抄録
Relevant to the cause of the acute myocardial infarction, the theoretical assumption whether coronary thrombosis or coronary spasms will play more important factors offers much debate nowadays. The matter has been a subject of vigorous investigation in our laboratory and noteworthy results have been obtained to support coronary functional derangementas one of the most important causative factors of the myocardial infarction. Based on these observations, the author made an investigation to elucidate the above-mentioned subject, utilizing autopsy subjects which suffered from non-thrombotic, non-occlusive myocardial infarctions and related coronary impaired heart diseases.
Twenty five cases of non-thrombotic, non-occlusive myocardial infarctions and four cases of related coronary impaired diseases were studied. Moreover, one hundred and twenty cases of heart with coronary thrombosis served as a control. The most common site of thrombosis formation is assumed to be the point 2.5 cm from the origin of the coronary orifice and the site was excised at 3 mm interval.
Several sections were cut and embedded in paraffin.
Approximately ten sections were cut and stained routinely with HE, Azan and PAM stainings. Representative sections were also processed for a transmission electron microscopic investigation. The results obtained were as follows :
1) The morphological study of the non-thrombotic, non-occlusive myocardial infarction disclosed a frequent occurence of the mechanical destruction of the vascular wall as well as the imbibition of the serous component in the mural layer which could be justifiable as pre-thrombotic lesion of the coronary arteries.
2) The above-mentioned change disclosed various alterations based on the extent of coronary atherosclerosis and the amount and degree of the imbibed serous component. They were categorized as slightly destructive, collagenous network formative, serous component imbibitive, intimal thickening with mural hemorrhage and destructive types with atheroma.
Moreover, occlusion by soft atheroma was confirmed and might be subclassified as one of the variants of the destructive type with atheroma.
The last type was encountered in patients who received cardiac massage at the terminalstage and intensification of mechanical destruction due to manipulation should be taken into consideration.
3) The above-mentioned acute changes may result from a rapid increase of intra-luminal pressure which cause marked coronary circulatory derangement. However, this fails to give adequate explanation for the interpretation of the most common occurrence of pre-thrombotic lesion which frequently observed at 2.5 cm from the orifice.

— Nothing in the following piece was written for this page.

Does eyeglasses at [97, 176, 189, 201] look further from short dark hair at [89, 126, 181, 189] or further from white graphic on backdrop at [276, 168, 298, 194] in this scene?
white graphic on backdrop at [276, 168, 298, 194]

The common occurrence of this pre-thrombotic lesion was confirmed with the cine-angiography of the patients suffering from the angina pectoris which revealed persisting spastic change at that site. In this context, it is worthwhile to consider the concept of coronary post-spastic failed and good reflow to give adequate explanation for it. The concept was initially proposed by Sheehan and Davis in the renal arterial trees based on observation of the blood flow after release from the renal arterial ligation.
4) This proposal is obviously substantiated by the acute circulatory disturbance, which is manifested by the cytoplasmolytic edematous lesion in the medial smooth muscle cells and the persisting ischemic change of the arteriolo-small arterial trees.
5) Occasional aggregates of the coagulative necrotic foci in relatively broad range were noted in the non-thrombotic, non-occlusive acute myocardial infarction. In other instances, necrotic foci were surrounded by far advanced degenerative regions.
6) The cases which had related coronary impaired heart diseases revealed similar changes to a lesser extent.